__SUPPLIED TEXT__:
******

Planning For Incapacity Is A Critical Step In Estate Planning
None of us – young or old – knows when we will become ill or incapacitated. One of the best things that you can do for your family is to ensure that plans are made BEFORE such an incident arises. This spares loved ones the difficulty and anxiety of trying to determine how things should be handled and the frustration and uncertainty of having to guess what their loved one’s true wishes would have been if they were not incapacitated.
Incapacity planning should only be done under the supervision of an attorney with expertise in the areas of elder law. Not all legal documents are created equal and an elder law attorney will ensure that your Durable Power of Attorney, Health Care Surrogate Designation and Living Will address your needs as a senior. You can do all of this separately or while creating an estate plan.
Please review the information below and contact our office today to schedule a consultation.
When Is A Person Considered “Incapacitated?”
From a legal perspective, incapacitation occurs when a person becomes unable to make decisions due to a physical or mental change. This can occur slowly over time, such as with the onset of dementia (Alzheimer’s disease, etc.) or suddenly due to an illness or accident (being in a coma, on life support, etc.). Incapacity can be long- or short-term. Fortunately, some simple legal planning can eliminate most or all of the hassle and stress involved in making decisions during a period of incapacity.
Here are several components that can be used to plan for incapacity:
- Financial Durable Power of Attorney
- Health Care Surrogate Designation
- Living Will
Financial Durable Power of Attorney
One of the most important legal documents comprising an estate plan is the Financial Durable Power of Attorney (DPOA). This gives authority to a pre-designated individual to handle all financial decisions in the event that the individual is unable to make them for her self or himself. Trust is a very important consideration when deciding upon a Durable Power of Attorney, and a DPOA should not be entered into lightly. Your elder law attorney can assist you by discussing all of the potential issues and making an informed and educated decision.

******

__INFORMATION PROVIDED__:

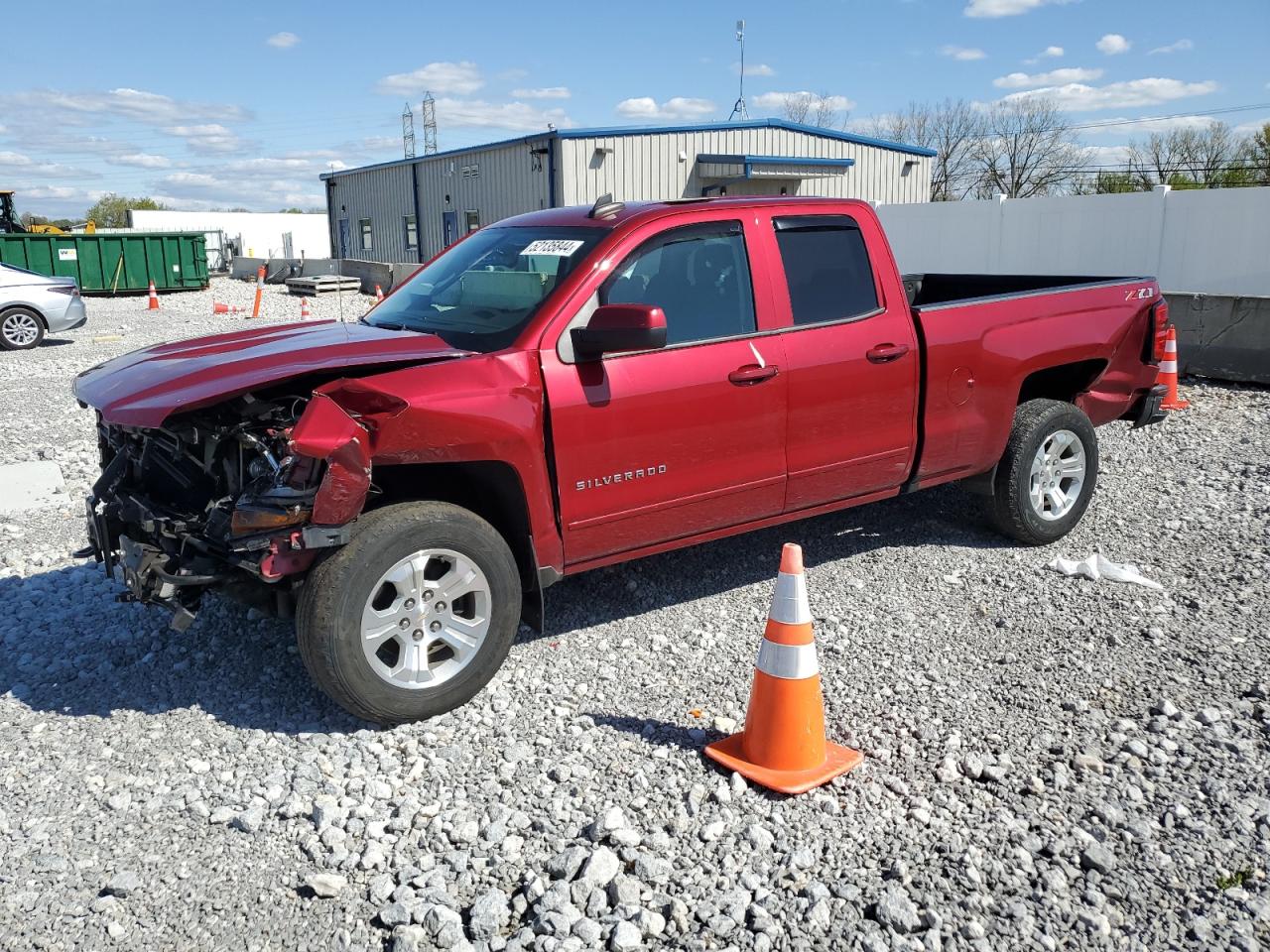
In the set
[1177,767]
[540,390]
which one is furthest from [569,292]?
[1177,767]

******

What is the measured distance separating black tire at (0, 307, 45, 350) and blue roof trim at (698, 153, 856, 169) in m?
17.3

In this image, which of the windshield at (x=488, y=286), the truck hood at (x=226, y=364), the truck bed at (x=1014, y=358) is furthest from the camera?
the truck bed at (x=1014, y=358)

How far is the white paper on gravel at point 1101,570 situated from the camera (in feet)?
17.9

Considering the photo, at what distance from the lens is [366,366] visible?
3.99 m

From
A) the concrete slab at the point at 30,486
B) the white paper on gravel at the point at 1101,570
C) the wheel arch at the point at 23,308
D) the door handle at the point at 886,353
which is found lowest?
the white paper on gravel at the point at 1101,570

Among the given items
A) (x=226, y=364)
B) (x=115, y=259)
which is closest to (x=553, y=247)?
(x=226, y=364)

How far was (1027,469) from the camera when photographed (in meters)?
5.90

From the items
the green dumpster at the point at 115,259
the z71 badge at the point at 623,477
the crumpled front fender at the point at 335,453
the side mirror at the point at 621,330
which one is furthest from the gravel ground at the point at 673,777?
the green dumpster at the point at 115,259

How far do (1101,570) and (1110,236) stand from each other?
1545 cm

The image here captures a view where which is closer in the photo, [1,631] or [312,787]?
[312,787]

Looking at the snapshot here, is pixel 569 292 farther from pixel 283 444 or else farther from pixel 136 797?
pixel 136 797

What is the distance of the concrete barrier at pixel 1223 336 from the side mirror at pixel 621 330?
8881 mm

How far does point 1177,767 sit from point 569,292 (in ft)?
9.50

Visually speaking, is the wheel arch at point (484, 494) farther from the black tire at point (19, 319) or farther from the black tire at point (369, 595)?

******

__WORK INSTRUCTION__: Reproduce word for word the stretch of the incapacity planning page from "When Is A Person" through "period of incapacity.". The listing has no connection to the incapacity planning page.

__EXERCISE RESPONSE__:
When Is A Person Considered “Incapacitated?”
From a legal perspective, incapacitation occurs when a person becomes unable to make decisions due to a physical or mental change. This can occur slowly over time, such as with the onset of dementia (Alzheimer’s disease, etc.) or suddenly due to an illness or accident (being in a coma, on life support, etc.). Incapacity can be long- or short-term. Fortunately, some simple legal planning can eliminate most or all of the hassle and stress involved in making decisions during a period of incapacity.